[Data records — start]

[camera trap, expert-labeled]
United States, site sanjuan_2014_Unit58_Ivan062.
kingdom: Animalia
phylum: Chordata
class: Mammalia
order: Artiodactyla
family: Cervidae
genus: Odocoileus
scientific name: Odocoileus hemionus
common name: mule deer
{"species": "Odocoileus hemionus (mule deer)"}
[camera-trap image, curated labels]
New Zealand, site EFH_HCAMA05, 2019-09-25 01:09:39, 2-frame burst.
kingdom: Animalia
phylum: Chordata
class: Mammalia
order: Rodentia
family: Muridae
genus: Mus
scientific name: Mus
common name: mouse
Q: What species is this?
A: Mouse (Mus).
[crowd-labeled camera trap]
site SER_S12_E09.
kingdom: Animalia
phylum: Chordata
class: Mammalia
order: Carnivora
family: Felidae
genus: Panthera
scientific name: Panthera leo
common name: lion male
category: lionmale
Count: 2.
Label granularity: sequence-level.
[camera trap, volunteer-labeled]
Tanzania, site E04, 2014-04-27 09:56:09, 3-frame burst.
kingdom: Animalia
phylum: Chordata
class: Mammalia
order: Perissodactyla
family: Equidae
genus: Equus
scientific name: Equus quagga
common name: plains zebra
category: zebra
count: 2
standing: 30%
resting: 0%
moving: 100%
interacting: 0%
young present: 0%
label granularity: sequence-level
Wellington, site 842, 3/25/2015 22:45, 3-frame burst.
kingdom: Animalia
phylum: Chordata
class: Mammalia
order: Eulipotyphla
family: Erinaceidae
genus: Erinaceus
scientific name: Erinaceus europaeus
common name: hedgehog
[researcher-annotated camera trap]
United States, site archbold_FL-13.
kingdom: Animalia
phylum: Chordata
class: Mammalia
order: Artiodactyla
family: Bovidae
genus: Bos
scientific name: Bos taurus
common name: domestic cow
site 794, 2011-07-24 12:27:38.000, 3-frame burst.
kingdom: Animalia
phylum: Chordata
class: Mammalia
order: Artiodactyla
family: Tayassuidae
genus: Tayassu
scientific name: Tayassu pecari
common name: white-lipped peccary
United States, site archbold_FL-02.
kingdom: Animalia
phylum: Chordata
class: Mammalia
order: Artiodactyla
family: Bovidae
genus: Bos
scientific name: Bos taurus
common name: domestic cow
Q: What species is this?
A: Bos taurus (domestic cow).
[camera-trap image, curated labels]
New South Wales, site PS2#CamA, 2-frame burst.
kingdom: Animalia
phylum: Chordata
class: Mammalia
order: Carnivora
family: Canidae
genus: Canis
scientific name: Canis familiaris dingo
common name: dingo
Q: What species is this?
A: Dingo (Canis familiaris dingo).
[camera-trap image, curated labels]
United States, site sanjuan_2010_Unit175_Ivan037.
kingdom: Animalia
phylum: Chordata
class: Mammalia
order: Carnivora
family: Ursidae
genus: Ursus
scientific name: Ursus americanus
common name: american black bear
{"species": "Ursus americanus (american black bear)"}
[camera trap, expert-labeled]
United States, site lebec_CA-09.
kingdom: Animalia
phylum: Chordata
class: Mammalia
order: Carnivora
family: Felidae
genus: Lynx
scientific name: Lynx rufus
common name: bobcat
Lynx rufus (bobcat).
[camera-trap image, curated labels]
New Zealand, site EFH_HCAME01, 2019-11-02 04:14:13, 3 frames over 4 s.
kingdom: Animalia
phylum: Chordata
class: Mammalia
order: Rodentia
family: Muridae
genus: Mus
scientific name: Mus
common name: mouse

[Data records — finish]

→ What is being asked: Line by line, output the records exactly as given.

→ Solution for this exercise:
[camera trap, expert-labeled]
United States, site sanjuan_2014_Unit58_Ivan062.
kingdom: Animalia
phylum: Chordata
class: Mammalia
order: Artiodactyla
family: Cervidae
genus: Odocoileus
scientific name: Odocoileus hemionus
common name: mule deer
{"species": "Odocoileus hemionus (mule deer)"}
[camera-trap image, curated labels]
New Zealand, site EFH_HCAMA05, 2019-09-25 01:09:39, 2-frame burst.
kingdom: Animalia
phylum: Chordata
class: Mammalia
order: Rodentia
family: Muridae
genus: Mus
scientific name: Mus
common name: mouse
Q: What species is this?
A: Mouse (Mus).
[crowd-labeled camera trap]
site SER_S12_E09.
kingdom: Animalia
phylum: Chordata
class: Mammalia
order: Carnivora
family: Felidae
genus: Panthera
scientific name: Panthera leo
common name: lion male
category: lionmale
Count: 2.
Label granularity: sequence-level.
[camera trap, volunteer-labeled]
Tanzania, site E04, 2014-04-27 09:56:09, 3-frame burst.
kingdom: Animalia
phylum: Chordata
class: Mammalia
order: Perissodactyla
family: Equidae
genus: Equus
scientific name: Equus quagga
common name: plains zebra
category: zebra
count: 2
standing: 30%
resting: 0%
moving: 100%
interacting: 0%
young present: 0%
label granularity: sequence-level
Wellington, site 842, 3/25/2015 22:45, 3-frame burst.
kingdom: Animalia
phylum: Chordata
class: Mammalia
order: Eulipotyphla
family: Erinaceidae
genus: Erinaceus
scientific name: Erinaceus europaeus
common name: hedgehog
[researcher-annotated camera trap]
United States, site archbold_FL-13.
kingdom: Animalia
phylum: Chordata
class: Mammalia
order: Artiodactyla
family: Bovidae
genus: Bos
scientific name: Bos taurus
common name: domestic cow
site 794, 2011-07-24 12:27:38.000, 3-frame burst.
kingdom: Animalia
phylum: Chordata
class: Mammalia
order: Artiodactyla
family: Tayassuidae
genus: Tayassu
scientific name: Tayassu pecari
common name: white-lipped peccary
United States, site archbold_FL-02.
kingdom: Animalia
phylum: Chordata
class: Mammalia
order: Artiodactyla
family: Bovidae
genus: Bos
scientific name: Bos taurus
common name: domestic cow
Q: What species is this?
A: Bos taurus (domestic cow).
[camera-trap image, curated labels]
New South Wales, site PS2#CamA, 2-frame burst.
kingdom: Animalia
phylum: Chordata
class: Mammalia
order: Carnivora
family: Canidae
genus: Canis
scientific name: Canis familiaris dingo
common name: dingo
Q: What species is this?
A: Dingo (Canis familiaris dingo).
[camera-trap image, curated labels]
United States, site sanjuan_2010_Unit175_Ivan037.
kingdom: Animalia
phylum: Chordata
class: Mammalia
order: Carnivora
family: Ursidae
genus: Ursus
scientific name: Ursus americanus
common name: american black bear
{"species": "Ursus americanus (american black bear)"}
[camera trap, expert-labeled]
United States, site lebec_CA-09.
kingdom: Animalia
phylum: Chordata
class: Mammalia
order: Carnivora
family: Felidae
genus: Lynx
scientific name: Lynx rufus
common name: bobcat
Lynx rufus (bobcat).
[camera-trap image, curated labels]
New Zealand, site EFH_HCAME01, 2019-11-02 04:14:13, 3 frames over 4 s.
kingdom: Animalia
phylum: Chordata
class: Mammalia
order: Rodentia
family: Muridae
genus: Mus
scientific name: Mus
common name: mouse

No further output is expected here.